WORK TO COMPLETE
Edit the part of the records that opens with the line containing "In terms of" and runs through the end of the records, replacing "tan fedora hat" with "brown fedora hat" and keeping everything else the same. Leave the pictures out of your answer.

(Spatial relation data)
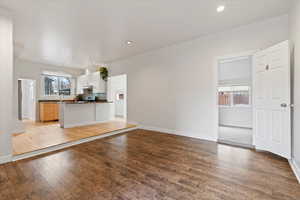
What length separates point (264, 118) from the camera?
270 centimetres

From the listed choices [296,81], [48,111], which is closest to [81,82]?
[48,111]

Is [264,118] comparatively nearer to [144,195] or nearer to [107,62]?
[144,195]

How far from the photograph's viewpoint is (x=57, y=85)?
686 cm

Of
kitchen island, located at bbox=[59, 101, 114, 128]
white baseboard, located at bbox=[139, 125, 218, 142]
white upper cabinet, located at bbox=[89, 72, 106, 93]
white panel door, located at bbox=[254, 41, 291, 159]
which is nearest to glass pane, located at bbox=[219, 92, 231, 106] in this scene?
white baseboard, located at bbox=[139, 125, 218, 142]

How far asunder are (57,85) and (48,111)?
4.76 feet

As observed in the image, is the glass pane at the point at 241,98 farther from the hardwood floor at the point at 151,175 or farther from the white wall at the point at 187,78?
the hardwood floor at the point at 151,175

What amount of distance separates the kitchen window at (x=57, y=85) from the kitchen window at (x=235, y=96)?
7238 millimetres

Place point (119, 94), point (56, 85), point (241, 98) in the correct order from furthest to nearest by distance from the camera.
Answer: point (119, 94) → point (56, 85) → point (241, 98)

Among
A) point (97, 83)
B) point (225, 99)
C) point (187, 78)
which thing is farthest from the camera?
point (97, 83)

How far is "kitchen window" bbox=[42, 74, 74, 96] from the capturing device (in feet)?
21.3

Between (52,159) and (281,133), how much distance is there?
405cm

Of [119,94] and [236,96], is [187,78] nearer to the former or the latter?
[236,96]

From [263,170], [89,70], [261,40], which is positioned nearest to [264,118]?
[263,170]

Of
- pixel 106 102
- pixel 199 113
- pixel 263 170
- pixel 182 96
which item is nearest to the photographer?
pixel 263 170
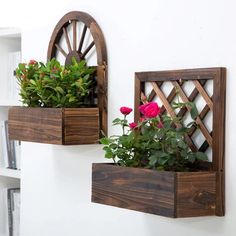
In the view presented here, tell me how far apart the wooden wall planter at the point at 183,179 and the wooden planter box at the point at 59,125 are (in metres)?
0.23

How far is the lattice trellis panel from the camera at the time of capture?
Result: 6.18 feet

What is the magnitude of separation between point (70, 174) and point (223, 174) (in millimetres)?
799

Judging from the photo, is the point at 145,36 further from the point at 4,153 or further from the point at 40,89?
the point at 4,153

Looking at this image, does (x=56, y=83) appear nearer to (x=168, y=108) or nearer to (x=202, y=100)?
(x=168, y=108)

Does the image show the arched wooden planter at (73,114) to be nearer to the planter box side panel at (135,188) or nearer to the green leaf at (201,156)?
the planter box side panel at (135,188)

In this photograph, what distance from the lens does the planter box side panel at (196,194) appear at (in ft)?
5.87

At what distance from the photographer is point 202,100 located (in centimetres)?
196

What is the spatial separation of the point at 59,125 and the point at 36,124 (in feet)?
0.50

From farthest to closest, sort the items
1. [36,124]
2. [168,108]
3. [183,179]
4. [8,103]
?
[8,103], [36,124], [168,108], [183,179]

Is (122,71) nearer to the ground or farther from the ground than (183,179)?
farther from the ground

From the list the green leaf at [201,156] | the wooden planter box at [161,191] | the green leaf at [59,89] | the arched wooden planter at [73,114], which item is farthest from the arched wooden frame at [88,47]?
the green leaf at [201,156]

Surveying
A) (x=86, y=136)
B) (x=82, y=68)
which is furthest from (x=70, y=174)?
(x=82, y=68)

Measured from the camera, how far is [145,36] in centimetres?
217

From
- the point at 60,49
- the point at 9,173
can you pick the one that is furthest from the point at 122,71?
the point at 9,173
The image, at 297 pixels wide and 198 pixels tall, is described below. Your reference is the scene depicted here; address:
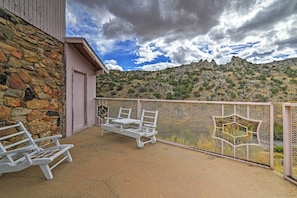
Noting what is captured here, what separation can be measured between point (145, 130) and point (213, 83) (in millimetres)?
14726

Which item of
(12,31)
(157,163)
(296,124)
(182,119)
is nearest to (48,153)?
(157,163)

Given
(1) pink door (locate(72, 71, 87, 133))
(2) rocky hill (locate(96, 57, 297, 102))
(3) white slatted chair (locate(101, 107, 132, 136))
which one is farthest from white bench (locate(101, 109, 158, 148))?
(2) rocky hill (locate(96, 57, 297, 102))

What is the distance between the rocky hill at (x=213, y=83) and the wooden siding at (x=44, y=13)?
1080 centimetres

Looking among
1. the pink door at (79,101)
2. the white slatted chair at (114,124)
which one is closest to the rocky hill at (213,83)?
the pink door at (79,101)

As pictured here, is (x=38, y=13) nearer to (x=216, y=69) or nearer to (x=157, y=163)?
(x=157, y=163)

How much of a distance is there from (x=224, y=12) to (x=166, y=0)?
3.15 meters

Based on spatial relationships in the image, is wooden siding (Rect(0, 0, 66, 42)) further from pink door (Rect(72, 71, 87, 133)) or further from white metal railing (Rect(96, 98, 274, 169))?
white metal railing (Rect(96, 98, 274, 169))

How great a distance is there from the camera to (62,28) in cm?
503

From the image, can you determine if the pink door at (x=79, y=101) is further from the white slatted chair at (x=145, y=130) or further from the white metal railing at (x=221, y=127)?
the white metal railing at (x=221, y=127)

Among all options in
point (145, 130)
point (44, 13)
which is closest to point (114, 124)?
point (145, 130)

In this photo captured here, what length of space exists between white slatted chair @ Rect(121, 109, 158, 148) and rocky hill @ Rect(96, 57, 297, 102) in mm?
10434

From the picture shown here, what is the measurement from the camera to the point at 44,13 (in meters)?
4.27

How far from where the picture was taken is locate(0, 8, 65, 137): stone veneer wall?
324 centimetres

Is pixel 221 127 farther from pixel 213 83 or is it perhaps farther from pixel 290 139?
pixel 213 83
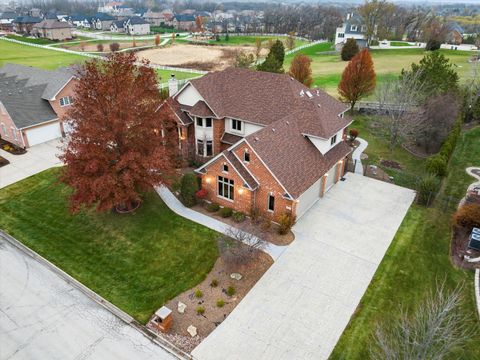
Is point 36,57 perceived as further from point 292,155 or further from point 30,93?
point 292,155

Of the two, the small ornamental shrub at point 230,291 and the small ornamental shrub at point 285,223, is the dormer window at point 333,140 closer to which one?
the small ornamental shrub at point 285,223

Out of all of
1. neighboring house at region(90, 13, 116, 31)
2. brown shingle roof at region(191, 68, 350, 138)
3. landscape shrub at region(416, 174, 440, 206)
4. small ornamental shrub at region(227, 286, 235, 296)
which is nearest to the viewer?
small ornamental shrub at region(227, 286, 235, 296)

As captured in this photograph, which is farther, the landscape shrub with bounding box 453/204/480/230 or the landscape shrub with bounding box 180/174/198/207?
the landscape shrub with bounding box 180/174/198/207

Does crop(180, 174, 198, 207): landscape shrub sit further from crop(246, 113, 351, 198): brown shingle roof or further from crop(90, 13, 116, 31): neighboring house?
crop(90, 13, 116, 31): neighboring house

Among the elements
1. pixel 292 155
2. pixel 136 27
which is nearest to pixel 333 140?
pixel 292 155

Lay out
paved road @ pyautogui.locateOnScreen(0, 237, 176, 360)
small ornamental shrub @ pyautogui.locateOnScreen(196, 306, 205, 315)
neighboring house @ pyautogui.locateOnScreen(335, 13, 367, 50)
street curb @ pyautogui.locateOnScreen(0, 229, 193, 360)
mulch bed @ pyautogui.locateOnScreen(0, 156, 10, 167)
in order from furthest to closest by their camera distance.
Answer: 1. neighboring house @ pyautogui.locateOnScreen(335, 13, 367, 50)
2. mulch bed @ pyautogui.locateOnScreen(0, 156, 10, 167)
3. small ornamental shrub @ pyautogui.locateOnScreen(196, 306, 205, 315)
4. street curb @ pyautogui.locateOnScreen(0, 229, 193, 360)
5. paved road @ pyautogui.locateOnScreen(0, 237, 176, 360)

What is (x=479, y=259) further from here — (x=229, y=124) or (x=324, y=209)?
(x=229, y=124)

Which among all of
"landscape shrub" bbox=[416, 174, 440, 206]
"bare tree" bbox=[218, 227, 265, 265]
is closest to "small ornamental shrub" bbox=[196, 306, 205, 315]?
"bare tree" bbox=[218, 227, 265, 265]
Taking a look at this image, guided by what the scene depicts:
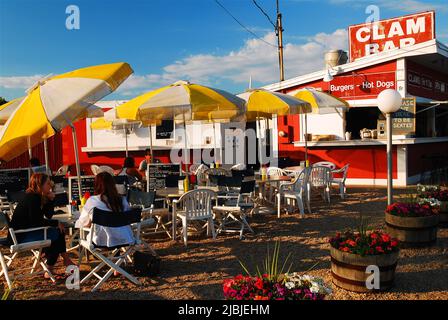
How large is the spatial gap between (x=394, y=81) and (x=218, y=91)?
5.86m

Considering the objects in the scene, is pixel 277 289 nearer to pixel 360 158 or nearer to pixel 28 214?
pixel 28 214

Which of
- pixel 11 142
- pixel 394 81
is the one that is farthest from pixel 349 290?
pixel 394 81

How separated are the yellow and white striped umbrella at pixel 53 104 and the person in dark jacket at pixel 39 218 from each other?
44 cm

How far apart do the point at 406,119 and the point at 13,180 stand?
8.64m

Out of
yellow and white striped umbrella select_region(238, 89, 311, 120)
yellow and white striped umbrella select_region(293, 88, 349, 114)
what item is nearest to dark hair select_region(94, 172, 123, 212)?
yellow and white striped umbrella select_region(238, 89, 311, 120)

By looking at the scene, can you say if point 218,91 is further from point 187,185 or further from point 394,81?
point 394,81

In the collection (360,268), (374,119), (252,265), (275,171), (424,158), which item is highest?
(374,119)

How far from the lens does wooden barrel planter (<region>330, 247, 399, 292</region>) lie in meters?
3.49

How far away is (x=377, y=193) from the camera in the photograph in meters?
9.23

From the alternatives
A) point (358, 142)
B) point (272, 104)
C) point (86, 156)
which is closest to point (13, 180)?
point (272, 104)

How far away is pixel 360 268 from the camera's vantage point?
351cm

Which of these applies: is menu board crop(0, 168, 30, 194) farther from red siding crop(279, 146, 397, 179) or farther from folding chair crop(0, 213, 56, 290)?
red siding crop(279, 146, 397, 179)

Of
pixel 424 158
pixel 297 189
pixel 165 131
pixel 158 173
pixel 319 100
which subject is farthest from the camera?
pixel 165 131

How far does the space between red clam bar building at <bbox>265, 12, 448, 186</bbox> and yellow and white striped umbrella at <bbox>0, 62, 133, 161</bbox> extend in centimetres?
749
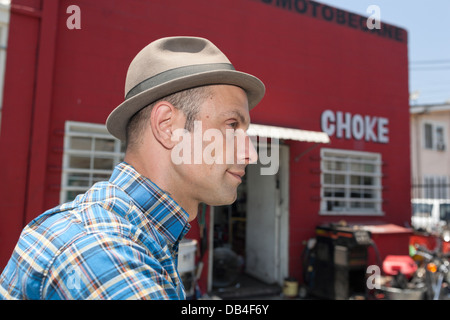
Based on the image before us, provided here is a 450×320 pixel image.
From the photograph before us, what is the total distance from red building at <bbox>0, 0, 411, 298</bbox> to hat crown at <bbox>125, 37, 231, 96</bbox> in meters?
3.85

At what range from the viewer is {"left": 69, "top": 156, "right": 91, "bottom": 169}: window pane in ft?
15.5

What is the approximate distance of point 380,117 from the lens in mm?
7336

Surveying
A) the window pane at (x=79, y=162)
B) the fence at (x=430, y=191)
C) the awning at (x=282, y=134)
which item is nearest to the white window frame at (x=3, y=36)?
the window pane at (x=79, y=162)

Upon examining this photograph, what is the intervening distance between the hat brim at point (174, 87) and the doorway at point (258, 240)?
4519 mm

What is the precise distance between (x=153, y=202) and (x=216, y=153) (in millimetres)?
288

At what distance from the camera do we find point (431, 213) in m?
10.0

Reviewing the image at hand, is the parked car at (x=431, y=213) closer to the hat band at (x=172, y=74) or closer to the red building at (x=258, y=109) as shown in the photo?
the red building at (x=258, y=109)

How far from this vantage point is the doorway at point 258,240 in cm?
603

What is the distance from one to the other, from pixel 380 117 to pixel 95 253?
7.76 metres

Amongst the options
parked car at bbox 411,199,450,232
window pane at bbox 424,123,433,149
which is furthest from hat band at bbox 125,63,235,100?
window pane at bbox 424,123,433,149

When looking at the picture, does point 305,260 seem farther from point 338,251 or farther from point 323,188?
point 323,188

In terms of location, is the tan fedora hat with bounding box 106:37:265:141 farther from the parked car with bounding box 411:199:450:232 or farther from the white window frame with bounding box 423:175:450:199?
the white window frame with bounding box 423:175:450:199
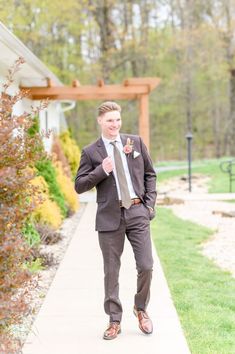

RESPONSE TO THE TASK
In terms of location, is the brown fedora hat with bounding box 106:37:265:141 farther from the parked car with bounding box 411:199:450:232 or farther from the white window frame with bounding box 423:175:450:199?
the white window frame with bounding box 423:175:450:199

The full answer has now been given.